A long strange trip
For readers who don’t already know this, my new blog is over at Substack:
scottsumner.substack.com
This will be my final Money Illusion post. The blog began on February 2, 2009. But the events that led to the blog took place in late 2008. Indeed my life can be divided into two segments, before and after September 16, 2008. It was that specific Fed meeting that radicalized me, and which led me to create this blog.
Originally, I planned to go back and review my first few posts, to see how they compare to my current views. I’ve decided to do that on September 16th, over at my new blog. That’s the 16th anniversary of a Fed meeting that Ben Bernanke later described (in his memoir) as a mistake:
At the end of the discussion we modified our planned statement to note market developments but also agreed, unanimously, to leave the federal funds rate unchanged at 2 percent.
In retrospect, that decision was certainly a mistake. Part of the reason for our choice was lack of time—lack of time in the meeting itself, and insufficient time to judge the effects of Lehman’s collapse.
I’m not going to thank all the people that helped me along the way, as I’m so forgetful I’d leave out lots of names. The general categories include the other market monetarists, other bloggers, my commenters, my colleagues at Bentley, and my wife and daughter (who had to sacrifice when I devoted too much time to blogging.)

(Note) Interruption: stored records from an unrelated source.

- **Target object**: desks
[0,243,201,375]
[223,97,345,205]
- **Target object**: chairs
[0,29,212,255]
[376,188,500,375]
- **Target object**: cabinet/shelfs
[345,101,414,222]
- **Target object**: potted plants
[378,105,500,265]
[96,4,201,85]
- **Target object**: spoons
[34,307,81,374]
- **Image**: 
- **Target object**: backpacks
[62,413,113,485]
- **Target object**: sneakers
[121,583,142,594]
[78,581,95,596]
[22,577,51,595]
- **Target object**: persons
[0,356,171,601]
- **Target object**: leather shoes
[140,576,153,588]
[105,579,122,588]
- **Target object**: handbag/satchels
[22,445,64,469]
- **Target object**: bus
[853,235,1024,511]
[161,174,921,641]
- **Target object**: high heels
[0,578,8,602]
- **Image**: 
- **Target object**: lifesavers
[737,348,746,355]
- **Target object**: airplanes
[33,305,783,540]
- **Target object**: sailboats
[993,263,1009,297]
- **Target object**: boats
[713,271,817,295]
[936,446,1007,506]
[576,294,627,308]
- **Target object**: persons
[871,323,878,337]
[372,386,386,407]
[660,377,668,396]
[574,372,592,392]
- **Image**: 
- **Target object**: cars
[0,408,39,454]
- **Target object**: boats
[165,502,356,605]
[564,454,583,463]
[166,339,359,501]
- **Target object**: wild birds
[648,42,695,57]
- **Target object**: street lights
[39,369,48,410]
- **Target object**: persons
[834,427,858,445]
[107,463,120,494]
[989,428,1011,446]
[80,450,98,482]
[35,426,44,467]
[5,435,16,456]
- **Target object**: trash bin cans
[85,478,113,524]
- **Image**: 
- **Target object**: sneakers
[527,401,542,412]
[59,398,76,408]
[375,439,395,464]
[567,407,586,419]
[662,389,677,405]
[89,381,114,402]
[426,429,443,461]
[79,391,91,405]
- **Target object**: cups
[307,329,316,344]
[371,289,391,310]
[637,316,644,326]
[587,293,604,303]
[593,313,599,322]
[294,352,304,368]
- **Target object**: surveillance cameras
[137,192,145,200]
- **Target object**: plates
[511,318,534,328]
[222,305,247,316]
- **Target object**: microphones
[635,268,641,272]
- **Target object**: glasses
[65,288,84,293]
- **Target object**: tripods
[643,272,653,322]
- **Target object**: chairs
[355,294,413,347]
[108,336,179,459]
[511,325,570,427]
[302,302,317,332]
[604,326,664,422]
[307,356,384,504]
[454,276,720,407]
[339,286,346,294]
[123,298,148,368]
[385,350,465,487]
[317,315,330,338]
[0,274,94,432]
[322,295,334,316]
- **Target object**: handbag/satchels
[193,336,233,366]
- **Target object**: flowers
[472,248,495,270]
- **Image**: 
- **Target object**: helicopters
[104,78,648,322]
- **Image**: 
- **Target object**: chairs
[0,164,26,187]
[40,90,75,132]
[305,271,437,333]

Special thanks to Joe Weisenthal, Derek Thompson, Matt Yglesias and of course Tyler Cowen, who made September 13, 2012 the high point of my life, at least from a career perspective. And yes, the praise was excessive. (Today, that era seems a bit unreal, like another life.)
And thank God we market monetarists were able to come out ahead in our debate with the Keynesians, who predicted that (due to fiscal austerity) spending would slow sharply in 2013. It accelerated.
I also have regrets; most notably that the blog’s tone has often been too critical of people with whom I disagree, including other bloggers and policymakers like Ben Bernanke.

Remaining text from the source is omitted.